• Task to complete: Retype the stretch of the wellbeing session page from "Copy decisions —" through "metric in disguise.".

• Text:
****************

You don't need to be in crisis to come. This session is for anyone running on empty, curious about managing pressure better, or tired of pretending everything is fine.

Section 3 — What happens
Goal: Make the session feel concrete and low-stakes. Remove the fear of showing up.

A space to understand,
share, and not perform.

Three sessions. Real speakers. No corporate wellness scripts about resilience and self-care. Just honest conversations about what it's actually like to work right now — and what helps.

10:00 AM — Session 1
What's actually going on in your head
A psychologist breaks down workplace stress, anxiety, and burnout — in plain language, without clinical distance or HR-approved framing.
11:00 AM — Session 2
From colleagues who've been there
Peer voices share what they went through, what actually helped, and what they wish someone inside the company had told them earlier.
12:00 PM — Session 3
Open conversation
No panel, no stage, no HR taking notes. Just a room of people talking honestly. You can listen, or you can speak. Both are welcome.
📍
Meeting Room B, 3rd Floor — or join via the internal link
🕑
Thursday, 10:00 AM–1:00 PM
No registration required. Spots limited to keep the conversation small.
Save your spot →
Section 4 — Reassurance
Goal: Remove the last objections. Speak to the employee who is still on the fence.

You don't have to share
anything you're not ready for.

You can just listen.

There's no pressure to speak, share, or participate in any specific way. Showing up is already enough — and no one will follow up asking why you came.

HR is not in the room.

This session is not a reporting mechanism. What's said stays with the people present. No notes are taken, no summaries go to management.

You won't be the only one who's nervous.

Most people who come to sessions like this show up with the same hesitation. It tends to disappear in the first ten minutes.

Attending won't flag anything on your record.

Participation is entirely voluntary and confidential. Coming to a wellbeing session is not a performance concern — it's the opposite.

Section 5 — Final CTA
Goal: One clear action. No pressure, no urgency tricks. Just an honest invitation.

You don't have to
go through it alone.

The conversation is already happening. Come be part of it — on your own terms, at your own pace. The company made the space. What you do with it is up to you.

Save your spot →
Open to all employees · Thursday, 10:00 AM · Room B or internal link

Copy decisions — annotated

What was written, why it was written that way, and what it's designed to do.

Headline: "Let's talk about what we usually don't"

Uses the second person plural — "we" — to put the employee and the organization on the same side. Naming the avoidance without shaming it is how you reach someone who has already decided not to engage. The headline acknowledges the pattern before asking them to break it.

Subheadline: "on your terms, not the company's"

The biggest objection in corporate wellbeing communication is the sense that the company benefits from your openness more than you do. This line pre-empts that suspicion directly. It signals that the session is genuinely employee-facing — not an engagement metric in disguise.

Problem section: naming the workplace-specific resistance

"Performing fine is not the same as being fine" addresses the professional mask directly — the behavior that makes workplace mental health campaigns so difficult to run. The copy names the performance pressure before it can become a reason not to come.

CTA: "Save your spot" not "Register now"

"Register now" sounds like a form and an audit trail. "Save your spot" is softer, implies the reader has already decided, and removes bureaucratic friction. In an internal context where employees are suspicious of HR documentation, word choice matters at the CTA level.

Reassurance: "HR is not in the room"

This is the objection that stops employees from engaging with any wellbeing initiative. Naming it directly — and answering it in plain language — is more persuasive than a general confidentiality statement. Specificity earns trust where vague assurances don't.

Tone: human, not institutional

Every section was written to sound like a person, not a department. Short sentences. Active voice. No HR terminology. The goal was to make the employee feel like someone who understands what it's actually like to work there wrote this — not a comms team following a wellbeing framework.

****************

[Stored data]
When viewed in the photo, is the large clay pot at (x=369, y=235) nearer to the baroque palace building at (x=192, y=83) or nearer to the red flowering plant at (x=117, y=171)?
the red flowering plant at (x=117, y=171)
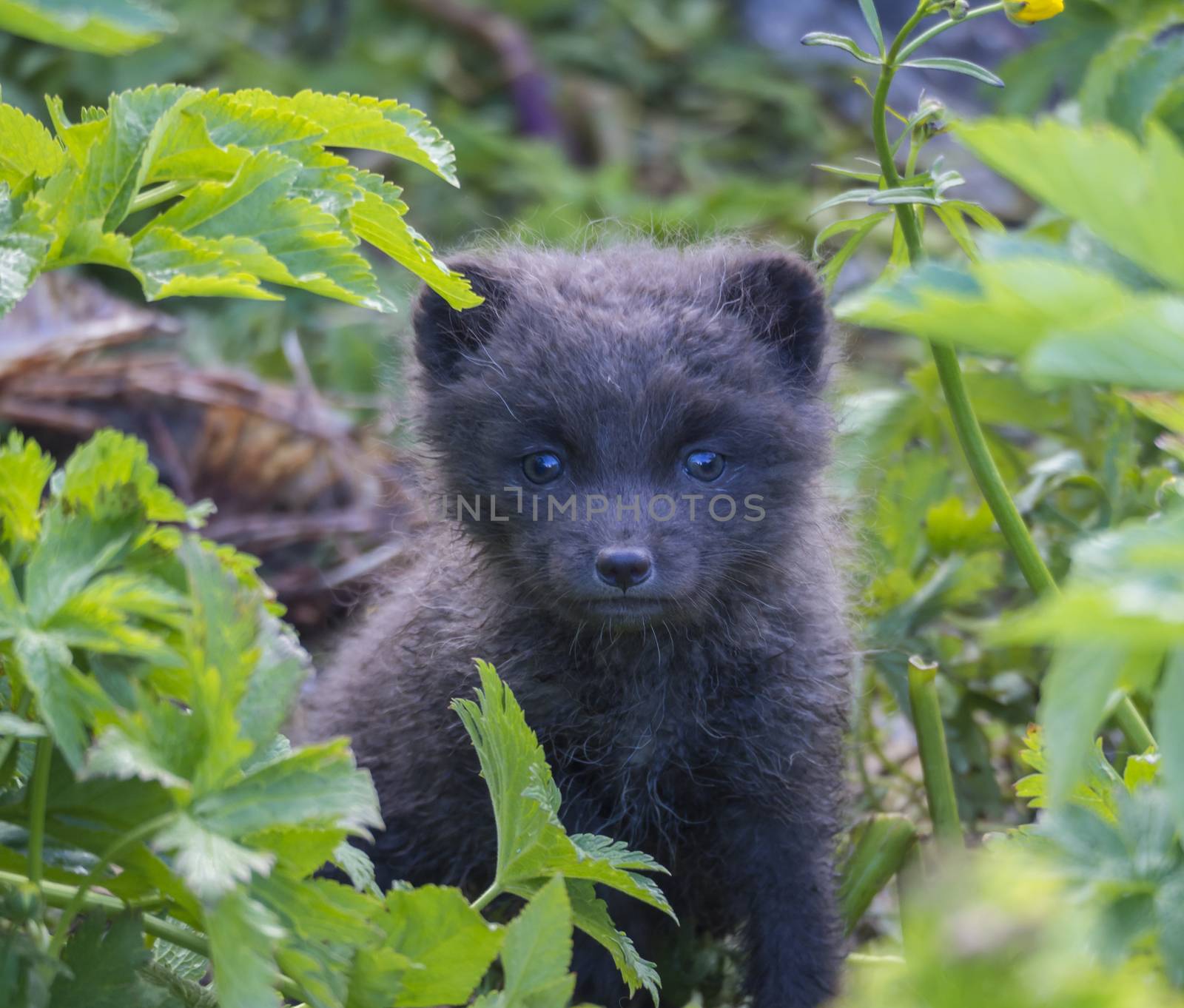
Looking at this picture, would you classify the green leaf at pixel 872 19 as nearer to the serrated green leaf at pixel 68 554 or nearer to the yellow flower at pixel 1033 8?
the yellow flower at pixel 1033 8

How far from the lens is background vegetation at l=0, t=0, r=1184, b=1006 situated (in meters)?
1.30

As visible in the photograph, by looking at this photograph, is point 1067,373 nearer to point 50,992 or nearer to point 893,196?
point 893,196

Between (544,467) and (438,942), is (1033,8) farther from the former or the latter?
(438,942)

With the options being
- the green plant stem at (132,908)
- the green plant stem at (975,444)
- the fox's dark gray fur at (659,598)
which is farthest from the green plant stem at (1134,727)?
the green plant stem at (132,908)

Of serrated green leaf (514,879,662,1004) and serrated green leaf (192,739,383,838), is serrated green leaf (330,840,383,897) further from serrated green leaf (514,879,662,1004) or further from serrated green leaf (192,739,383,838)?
serrated green leaf (192,739,383,838)

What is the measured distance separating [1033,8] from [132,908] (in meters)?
1.97

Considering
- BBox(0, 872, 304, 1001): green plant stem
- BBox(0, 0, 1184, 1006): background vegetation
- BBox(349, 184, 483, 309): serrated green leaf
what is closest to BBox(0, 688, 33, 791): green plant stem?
BBox(0, 0, 1184, 1006): background vegetation

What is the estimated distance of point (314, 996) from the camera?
172 cm

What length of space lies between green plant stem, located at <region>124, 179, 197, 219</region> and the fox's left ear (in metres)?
1.37

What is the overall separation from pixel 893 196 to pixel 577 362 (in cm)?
83

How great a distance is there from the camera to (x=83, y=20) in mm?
1533

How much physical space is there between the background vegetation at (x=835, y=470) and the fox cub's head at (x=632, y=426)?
0.36 m

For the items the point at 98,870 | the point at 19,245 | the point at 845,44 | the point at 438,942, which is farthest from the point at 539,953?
the point at 845,44

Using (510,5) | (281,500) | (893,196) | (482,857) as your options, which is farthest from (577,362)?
(510,5)
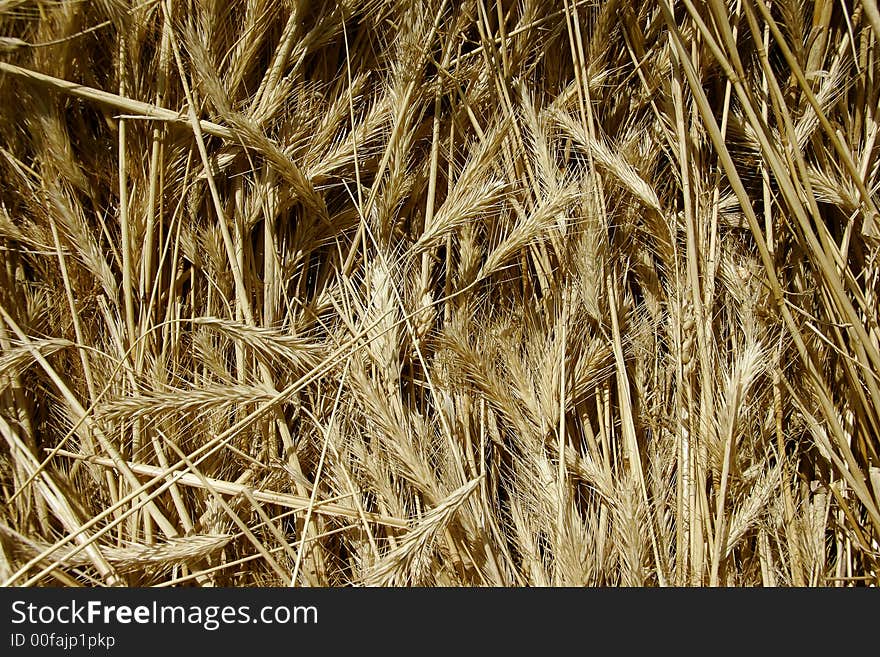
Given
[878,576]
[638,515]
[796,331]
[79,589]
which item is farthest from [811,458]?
[79,589]

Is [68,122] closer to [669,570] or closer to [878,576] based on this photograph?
[669,570]

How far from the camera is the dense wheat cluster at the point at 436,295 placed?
45.7 inches

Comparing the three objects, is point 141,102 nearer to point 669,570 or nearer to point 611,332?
point 611,332

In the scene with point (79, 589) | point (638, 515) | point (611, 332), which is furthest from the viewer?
point (611, 332)

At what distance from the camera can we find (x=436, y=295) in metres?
1.38

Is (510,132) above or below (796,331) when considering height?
above

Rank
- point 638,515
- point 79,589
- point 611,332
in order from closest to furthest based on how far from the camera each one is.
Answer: point 79,589, point 638,515, point 611,332

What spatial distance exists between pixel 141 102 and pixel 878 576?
5.75ft

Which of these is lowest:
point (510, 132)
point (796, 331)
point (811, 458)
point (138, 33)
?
point (811, 458)

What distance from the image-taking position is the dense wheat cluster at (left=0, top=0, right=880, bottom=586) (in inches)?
45.7

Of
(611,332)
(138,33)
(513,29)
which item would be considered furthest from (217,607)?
(513,29)

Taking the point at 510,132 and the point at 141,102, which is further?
the point at 510,132

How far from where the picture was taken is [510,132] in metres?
1.30

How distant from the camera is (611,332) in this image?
1.31 metres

****************

• Solution to the problem:
Copy decisions — annotated

What was written, why it was written that way, and what it's designed to do.

Headline: "Let's talk about what we usually don't"

Uses the second person plural — "we" — to put the employee and the organization on the same side. Naming the avoidance without shaming it is how you reach someone who has already decided not to engage. The headline acknowledges the pattern before asking them to break it.

Subheadline: "on your terms, not the company's"

The biggest objection in corporate wellbeing communication is the sense that the company benefits from your openness more than you do. This line pre-empts that suspicion directly. It signals that the session is genuinely employee-facing — not an engagement metric in disguise.